* _Directives_:
• a. Using the article about the Snowdrop King's grave, answer each question briefly:
(i) In what year was James Allen born?
(ii) Which two of his cultivars are named as still going strong today?
(iii) Which group raised funds to recreate the obelisk?
• b. For each statement, say yes or no depending on whether the article about the Snowdrop King's grave agrees with it, and quote the words that decide it:
(i) Amelia Crowley-Roth is a stone carver.
(ii) James Allen and his brothers traded in corn and cheese.
(iii) Before the restoration, the obelisk was still standing.

* _Selected text_:
· · · · ·
Snowdrop King grave to be restored for 2022 Shepton Snowdrops Festival
Partners in life and work, stone carver and sculptor, Sam Lee, and wood carver, Amelia Crowley-Roth, are recreating the decorative obelisk that once stood on the grave of prominent Victorian horticulturalist James Allen, known since the C19th as The Snowdrop King.
The carved stone obelisk that was such a prominent memorial to the life of pioneering snowdrop breeder James Allen had long since collapsed and fallen into a sorry state of disrepair until Shepton Snowdrops, set up to celebrate the legacy of James Allen, raised funds to recreate it.
Born in 1830, James Allen and his brothers worked as successful corn and cheese merchants from their mill in Shepton Mallet, but it was amateur horticulturalist James' passion and expertise in breeding new varieties of snowdrops from wild ones that earned a place for both him and the town in gardening history. Two of his best cultivars - Magnet and Merlin - are still going strong today, and it is these delicate, hope-filled flowers that Amelia and Sam want to capture and bring to life in stone, in honour of the Snowdrop King’s memory.
Amelia, born and raised in Shepton Mallet, and partner, Sam, are exceptionally talented and respected in their fields. It is a fitting tribute to James Allen that the obelisk on his family grave should be created by two highly skilled craftspeople who have chosen to live and work close to Allen’s home town in Somerset.
· · · · ·
* _Data section_:
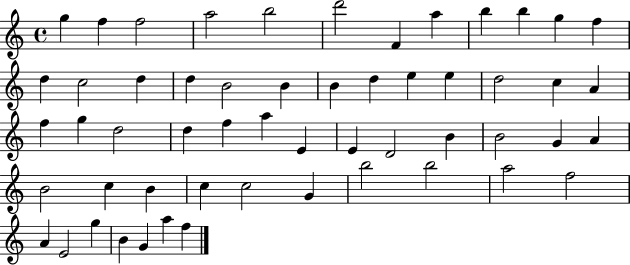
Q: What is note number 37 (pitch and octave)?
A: G4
· · · · ·
* _Solved tasks_:
• a.
(i) 1830
(ii) Magnet and Merlin
(iii) Shepton Snowdrops

• b.
(i) No: "wood carver, Amelia Crowley-Roth"
(ii) Yes: "James Allen and his brothers worked as successful corn and cheese merchants from their mill in Shepton Mallet"
(iii) No: "had long since collapsed and fallen into a sorry state of disrepair"